* [SELECTED TEXT]
------------------------

Opinion
INDEX No. 13-13279
02-28-2017
MILLER, ROSADO & ALGIOS, LLP Attorney for Plaintiff 320 Old Country Road, Suite 103 Garden City, New York 11530 HELFAND & HELFAND Attorney for Defendant Knoxville 2012 Trust 350 Fifth Avenue, Suite 5330 New York, New York 10118
COPY SHORT FORM ORDER PRESENT: Hon. JOSEPH C. PASTORESSA Justice of the Supreme Court Mot. Seq. # 008 - MD # 009 - XMG; CASE DISP MILLER, ROSADO & ALGIOS, LLP
Attorney for Plaintiff
320 Old Country Road, Suite 103
Garden City, New York 11530 HELFAND & HELFAND
Attorney for Defendant Knoxville 2012
Trust
350 Fifth Avenue, Suite 5330
New York, New York 10118
Upon the following papers numbered 1 to 5 read on this motion and cross-motion for summary judgment; Notice of Motion/ Order to Show Cause and supporting papers 1 - 2; Notice of Cross Motion and supporting papers 3-4; Answering Affidavits and supporting papers 5; Replying Affidavits and supporting papers ___; Other ___; (and after hearing counsel in support and opposed to the motion) it is,
ORDERED that the motion by the plaintiff for summary judgment and the cross-motion by the defendant Knoxville 2012 Trust for summary judgment are determined as follows.

------------------------

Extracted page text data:
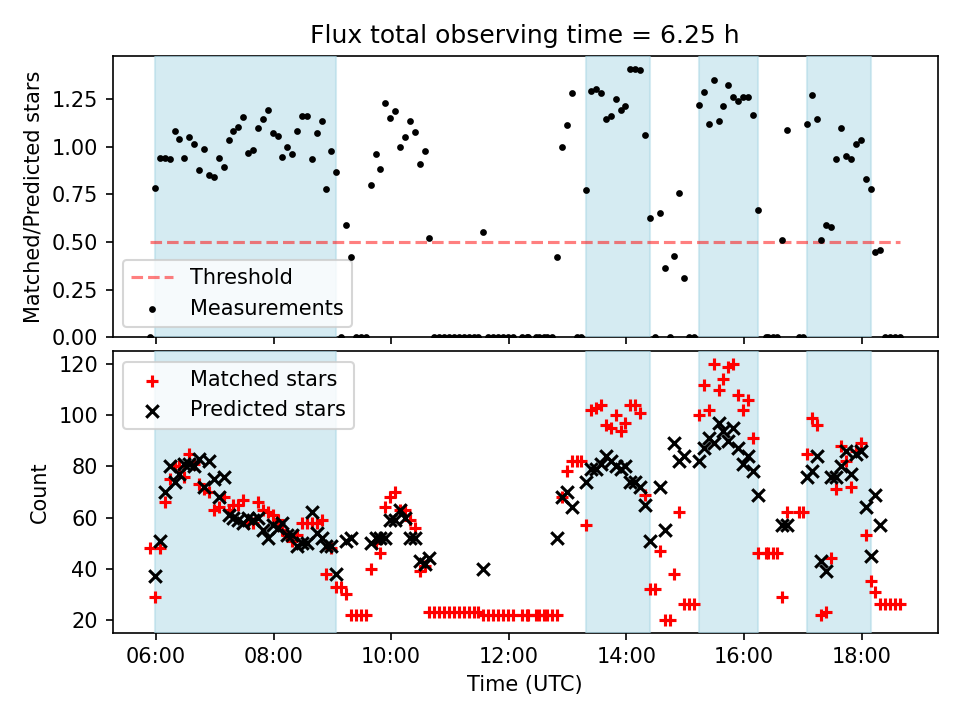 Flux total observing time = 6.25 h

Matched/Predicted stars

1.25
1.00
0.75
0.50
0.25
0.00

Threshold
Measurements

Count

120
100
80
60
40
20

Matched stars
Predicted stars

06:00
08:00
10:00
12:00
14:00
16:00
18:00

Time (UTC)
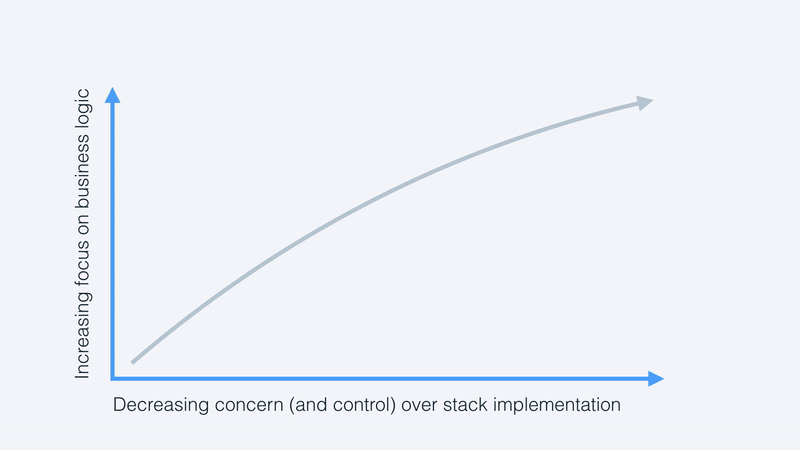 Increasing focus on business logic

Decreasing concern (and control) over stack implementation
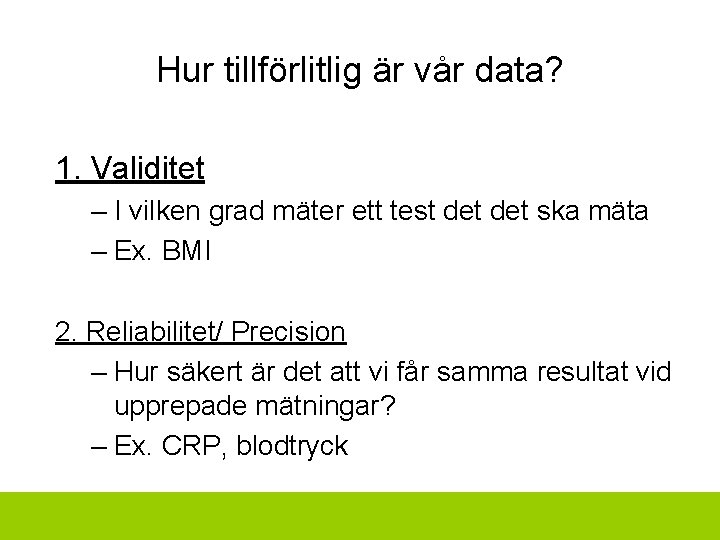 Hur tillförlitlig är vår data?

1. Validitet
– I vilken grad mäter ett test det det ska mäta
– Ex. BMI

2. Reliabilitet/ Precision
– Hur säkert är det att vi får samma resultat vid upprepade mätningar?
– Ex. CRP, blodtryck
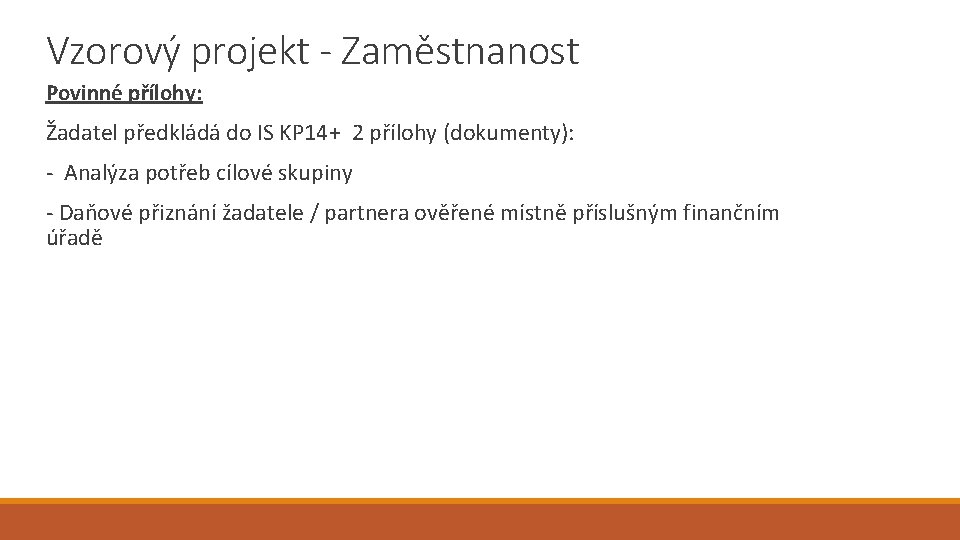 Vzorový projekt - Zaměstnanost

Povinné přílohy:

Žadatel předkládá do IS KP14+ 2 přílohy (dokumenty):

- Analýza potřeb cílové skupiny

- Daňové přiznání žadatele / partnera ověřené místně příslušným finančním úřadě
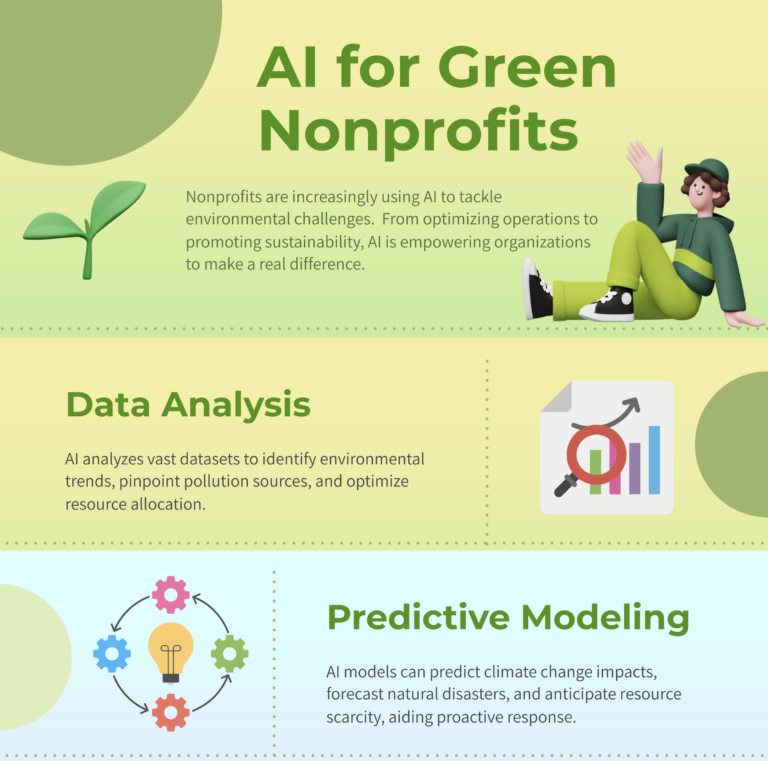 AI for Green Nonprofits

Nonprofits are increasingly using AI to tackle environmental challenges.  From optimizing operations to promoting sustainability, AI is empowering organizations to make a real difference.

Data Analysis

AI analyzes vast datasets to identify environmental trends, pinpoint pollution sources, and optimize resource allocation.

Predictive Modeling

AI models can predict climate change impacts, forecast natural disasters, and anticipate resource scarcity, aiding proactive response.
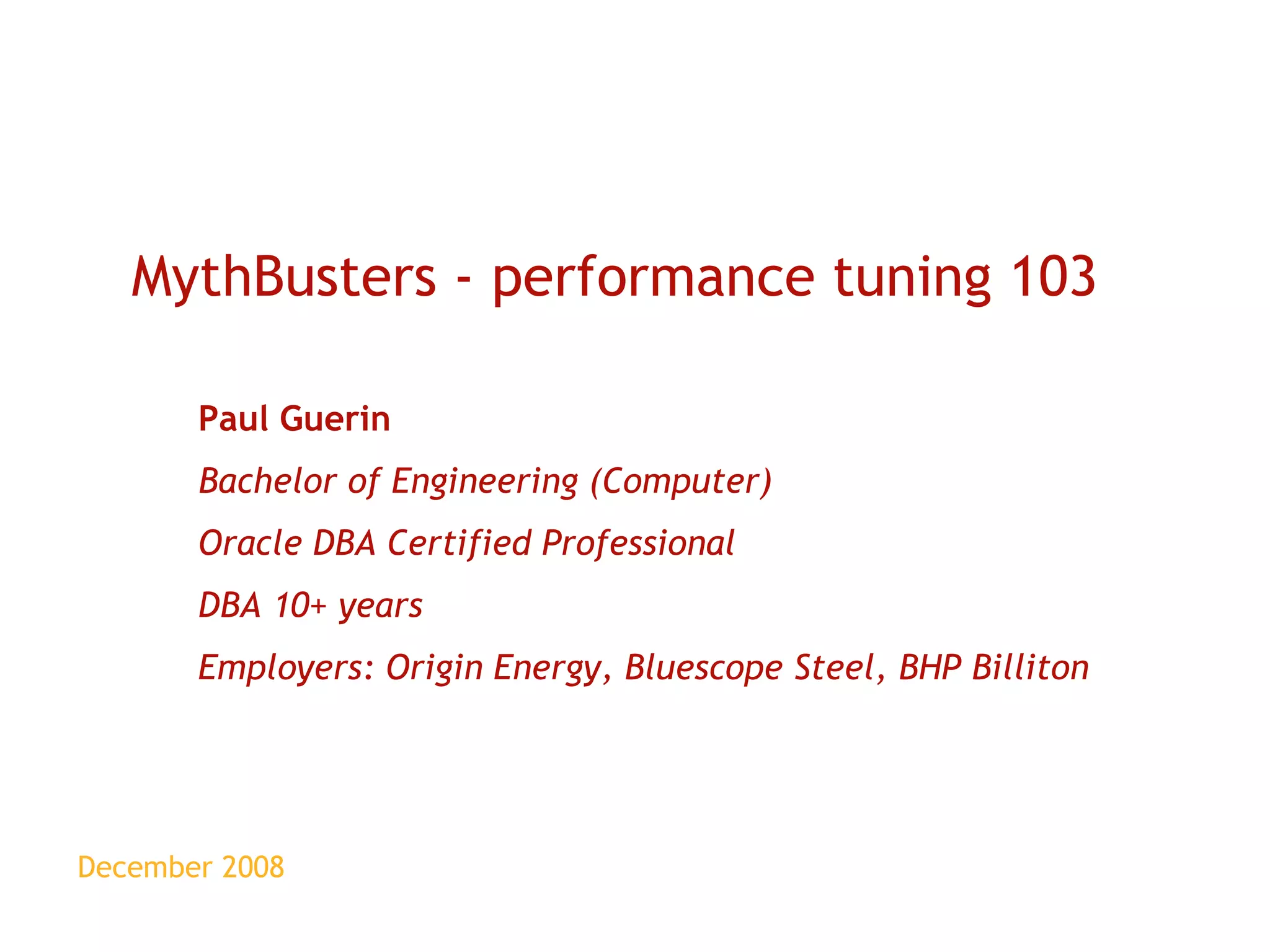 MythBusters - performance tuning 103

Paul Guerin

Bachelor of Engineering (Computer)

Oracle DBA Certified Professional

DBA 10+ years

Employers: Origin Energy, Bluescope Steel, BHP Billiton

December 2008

------------------------

* [WORK INSTRUCTIONS]
a - In the court order, restate the paragraph that begins "Upon the following papers" as a short list, keeping its main facts.
b - Which Justice of the Supreme Court does the court order name as present?
c - Extend the court order from the point where it stops.
These records come from a separate source.

* [ANSWERS GIVEN]
a -
- The court read papers numbered 1 to 5 on a motion and cross-motion for summary judgment and heard counsel for and against the motion.
- Notice of Motion/Order to Show Cause and supporting papers: 1–2
- Notice of Cross Motion and supporting papers: 3–4
- Answering Affidavits and supporting papers: 5
- Replying Affidavits and other papers: none listed

b - Hon. Joseph C. Pastoressa.

c -
In January 2003, Seigmund Winter, Andre Mussenden and Juanita Mussenden (hereinafter the borrowers) executed a mortgage in favor of Washington Mutual Bank in connection with the purchase of a parcel of real property located at 136 Landing Meadow Road in Smithtown. At the same time, a note was executed by Winter that was secured by the mortgage. Thereafter, the mortgage was assigned to Homecomings Financial Network Inc. (Homecomings). It is undisputed that the borrowers defaulted under the note and mortgage by failing to make any monthly payments beginning on December 1, 2003. Winter filed a bankruptcy petition and was granted a discharge in 2005. On July 27, 2006, Homecomings commenced an action to foreclose the mortgage. The complaint alleged that the borrowers were in default and staled that Homecomings "has elected and hereby elects to declare immediately due and payable the entire unpaid balance of principal." A judgment of foreclosure and sale was obtained but Homecomings subsequently moved to discontinue the action and vacate the judgment. By order dated September 22, 2011, this Court (Kent, J.) granted the motion to discontinue the action. In February 2012, the plaintiff purchased the subject property from the borrowers. The mortgage was subsequently assigned to the defendant Knoxville 2012 Trust (Knoxville).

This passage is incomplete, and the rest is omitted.